With so many colleges to choose from, the idea of settling on one can be daunting. Actors and educators alike stress the importance of picking a school that suits your needs, both professionally and personally. “Where you choose to go to school is just as important as who you choose to surround yourself with,” says Collins, who chose U Penn because it offers a first-rate education within a close-knit community.
Conversely, choosing a school that is adjacent to a major entertainment hub can have its obvious advantages. “Because we are located in New York City, we have a faculty of working professionals,” says LuPone of the New School. “Our instructors bestow our students with experience and professionalism. Our artists graduate with an understanding of who they are and where they can fit in the industry, thanks to a professional development program that prepares the student for the profession as it exists today.”
On the West Coast, Volz, of CSU Fullerton, agrees that being situated near an entertainment hub can give students a tactical advantage that will carry over into their professional lives. “CSUF’s training ranks high on a national basis,” he adds. “Our alumni are spread throughout the entertainment business as writers, producers, Broadway stars, regional theater mainstays and solid working professionals throughout the industry.”

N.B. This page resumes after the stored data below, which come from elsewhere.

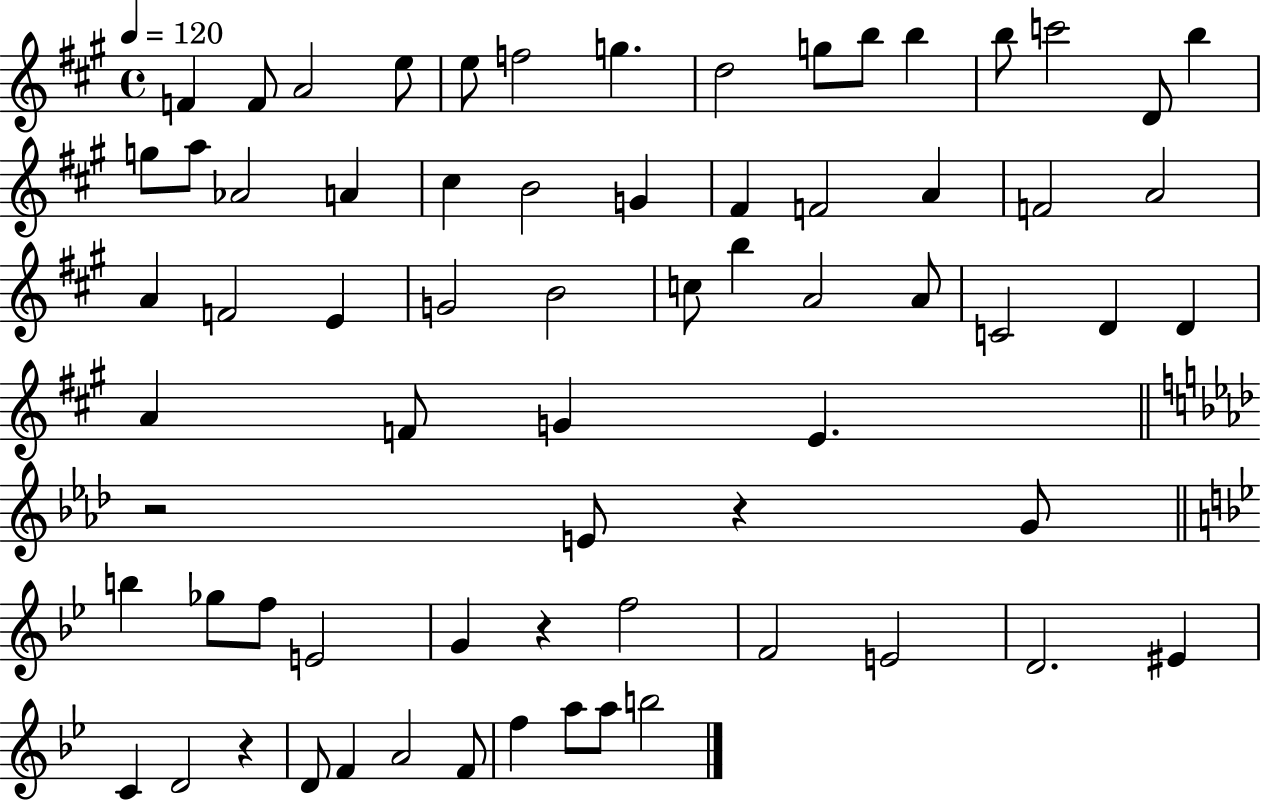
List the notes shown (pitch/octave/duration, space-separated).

F4/q F4/e A4/h E5/e E5/e F5/h G5/q. D5/h G5/e B5/e B5/q B5/e C6/h D4/e B5/q G5/e A5/e Ab4/h A4/q C#5/q B4/h G4/q F#4/q F4/h A4/q F4/h A4/h A4/q F4/h E4/q G4/h B4/h C5/e B5/q A4/h A4/e C4/h D4/q D4/q A4/q F4/e G4/q E4/q. R/h E4/e R/q G4/e B5/q Gb5/e F5/e E4/h G4/q R/q F5/h F4/h E4/h D4/h. EIS4/q C4/q D4/h R/q D4/e F4/q A4/h F4/e F5/q A5/e A5/e B5/h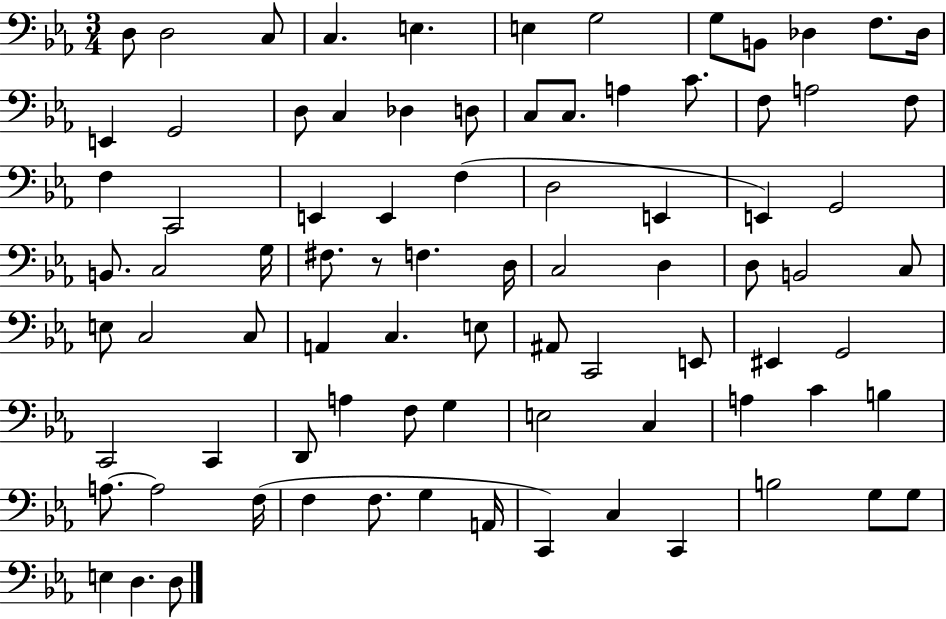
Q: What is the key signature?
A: EES major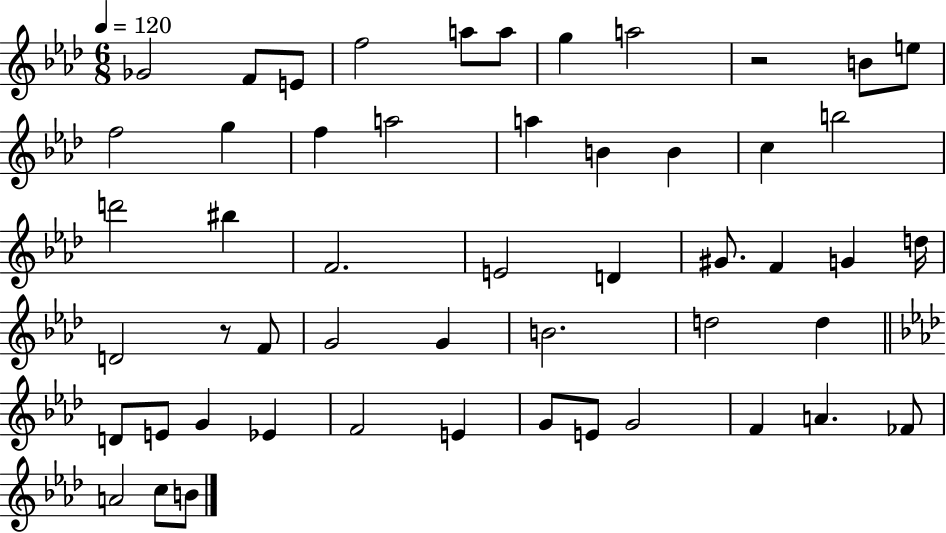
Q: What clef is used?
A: treble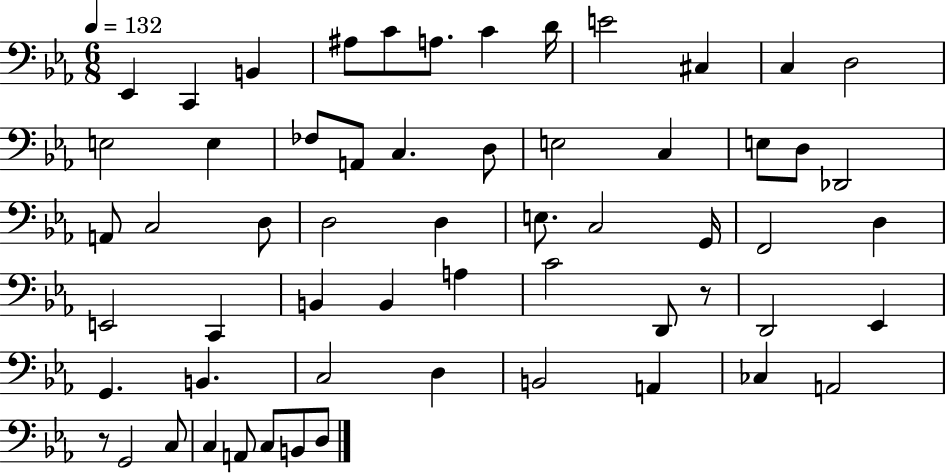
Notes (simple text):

Eb2/q C2/q B2/q A#3/e C4/e A3/e. C4/q D4/s E4/h C#3/q C3/q D3/h E3/h E3/q FES3/e A2/e C3/q. D3/e E3/h C3/q E3/e D3/e Db2/h A2/e C3/h D3/e D3/h D3/q E3/e. C3/h G2/s F2/h D3/q E2/h C2/q B2/q B2/q A3/q C4/h D2/e R/e D2/h Eb2/q G2/q. B2/q. C3/h D3/q B2/h A2/q CES3/q A2/h R/e G2/h C3/e C3/q A2/e C3/e B2/e D3/e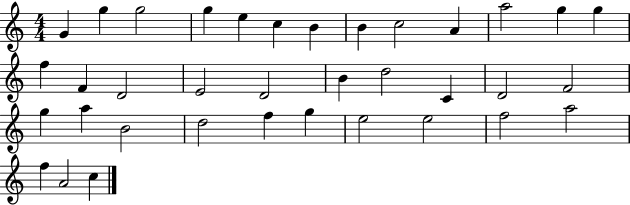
G4/q G5/q G5/h G5/q E5/q C5/q B4/q B4/q C5/h A4/q A5/h G5/q G5/q F5/q F4/q D4/h E4/h D4/h B4/q D5/h C4/q D4/h F4/h G5/q A5/q B4/h D5/h F5/q G5/q E5/h E5/h F5/h A5/h F5/q A4/h C5/q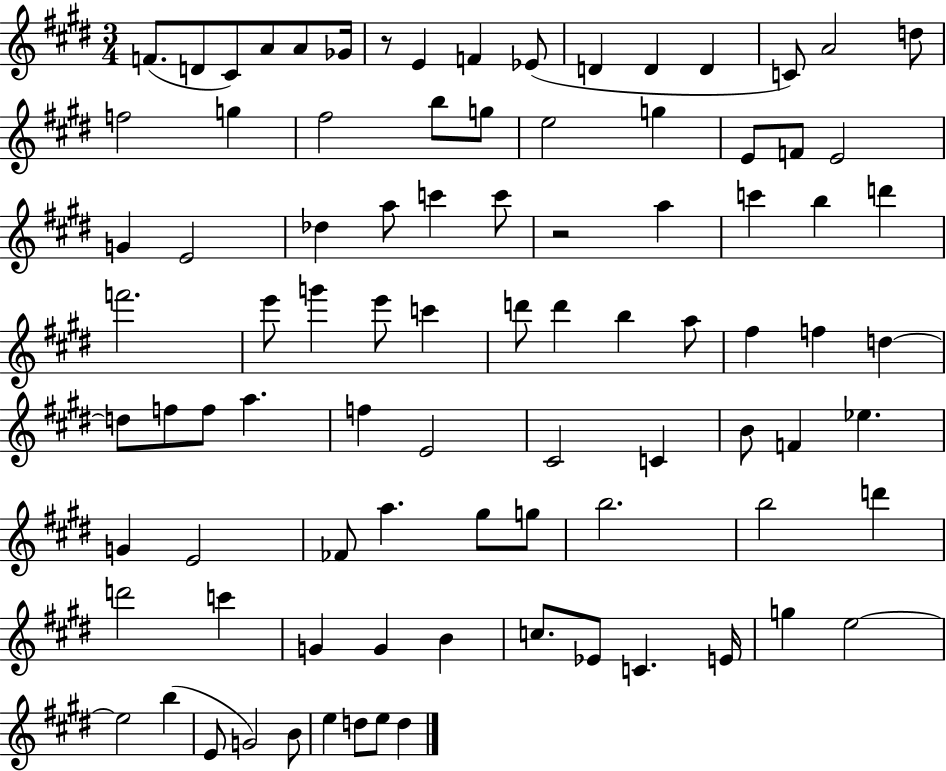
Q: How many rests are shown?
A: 2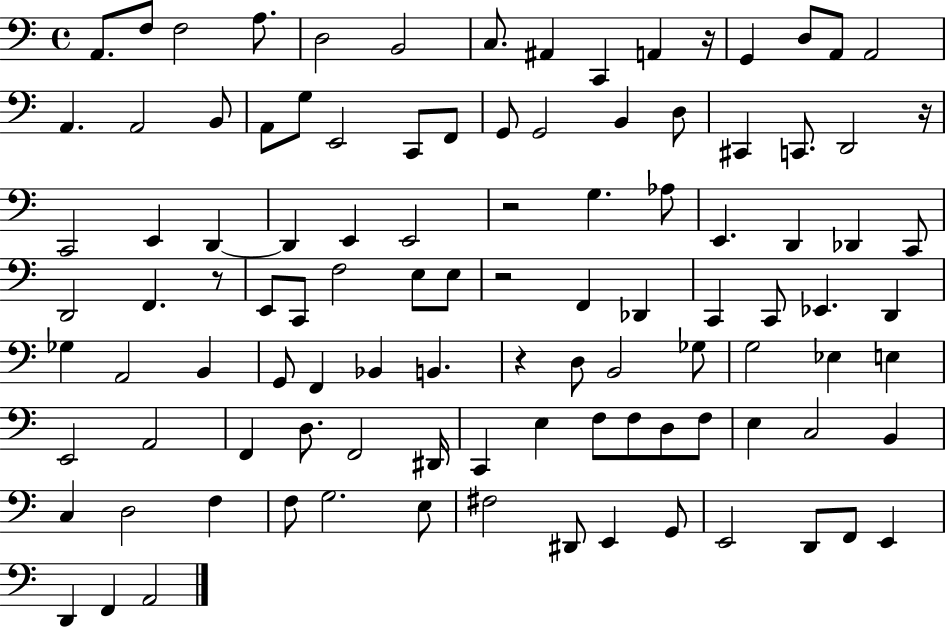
X:1
T:Untitled
M:4/4
L:1/4
K:C
A,,/2 F,/2 F,2 A,/2 D,2 B,,2 C,/2 ^A,, C,, A,, z/4 G,, D,/2 A,,/2 A,,2 A,, A,,2 B,,/2 A,,/2 G,/2 E,,2 C,,/2 F,,/2 G,,/2 G,,2 B,, D,/2 ^C,, C,,/2 D,,2 z/4 C,,2 E,, D,, D,, E,, E,,2 z2 G, _A,/2 E,, D,, _D,, C,,/2 D,,2 F,, z/2 E,,/2 C,,/2 F,2 E,/2 E,/2 z2 F,, _D,, C,, C,,/2 _E,, D,, _G, A,,2 B,, G,,/2 F,, _B,, B,, z D,/2 B,,2 _G,/2 G,2 _E, E, E,,2 A,,2 F,, D,/2 F,,2 ^D,,/4 C,, E, F,/2 F,/2 D,/2 F,/2 E, C,2 B,, C, D,2 F, F,/2 G,2 E,/2 ^F,2 ^D,,/2 E,, G,,/2 E,,2 D,,/2 F,,/2 E,, D,, F,, A,,2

No matter where you choose to spend your college years, whether it’s at an Ivy League school like Columbia or a small-town college like Muhlenberg, what you take from your experience will help your acting career in ways that are impossible to predict. No one is more aware of this fact than Penelope Lagos, who recently landed the lead role in a comedy pilot — not because of what she learned on stage, but because of what she learned in the classroom. “The role is based on Greek mythology, and I was able to bring a lot to the table at the audition because I had studied Greek mythology in school,” she recalls. “Acting projects are based on life experiences, and college is a great place to get those experiences.”